O tal vez puedes empezar por aquí:
Tu amigo L te dice que espera que tú escribas mejor que ese autor que vive en Lanzarote. L es sacerdote y, en ocasiones, te hace de guía espiritual. Estáis hablando de El Evangelio según Jesucristo. El libro ha desatado la polémica en todo el mundo. Aunque Jesús hable del perdón y del amor a los enemigos, sigue habiendo muchos fanáticos dentro del cristianismo. Sólo es miedo, dices. A ti te admira la visión humana que la novela ofrece sobre Cristo. Le dices a L que te gustaría escribir un libro así y él te responde que ojalá tú escribas mejor. Lo dice con rencor. No hacia ti, sino hacia él.
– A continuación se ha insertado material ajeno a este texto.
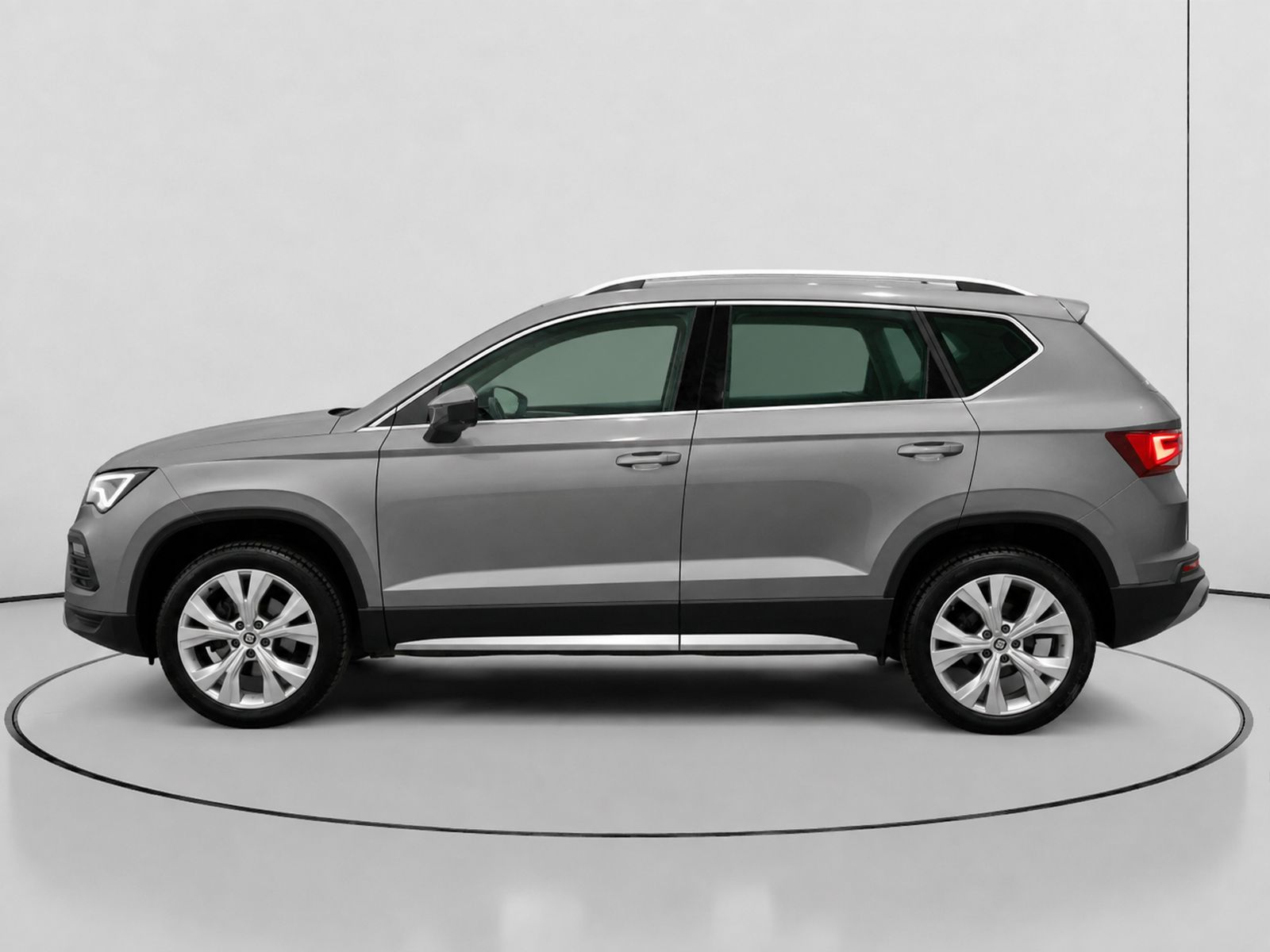 SEAT Ateca 2.0 TDI X-Perience XXL - foto 6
Habéis hablado de la intolerancia que ha provocado el libro y L te ha contado que cuando vivía en Lanzarote, y era vicario general, intentó contactar con el escritor que no quiso recibirlo por el simple hecho de ser un representante de la Iglesia. La anécdota te duele porque te das cuenta de que la sensibilidad con la que escribe y la verdad que contienen sus palabras, no está reñida con el prejuicio y con la capacidad de comportarse con la misma intolerancia de aquellos a los que señala. Víctima o verdugo sólo depende de si estás arriba o abajo, dices.
O puedes empezar por aquí:
Estás en una cama de hospital. Tus amigos han venido a verte y te traen un ejemplar de poesía de un autor de tu pueblo. Los versos son otro tipo de medicina, piensas. Antes de marcharse, V te confiesa que dudaron si regalarte ese libro o El hombre duplicado, pero pensaron que necesitabas algo menos dramático. Sonríes. No quieres parecer un desagradecido, pero eso era justo lo que necesitabas: alimentar la tragedia con esa saudade sutil que empapa sus novelas.
O deberías empezar por aquí:
Hay autores y libros que se cuelan en nuestras vidas como paparazzis descarados para configurar un álbum de instantáneas de lo que somos o hemos sido, la imagen que resulta al recordar qué hacíamos, o dónde estábamos, o quién nos acompañaba, cuando leíamos aquel libro.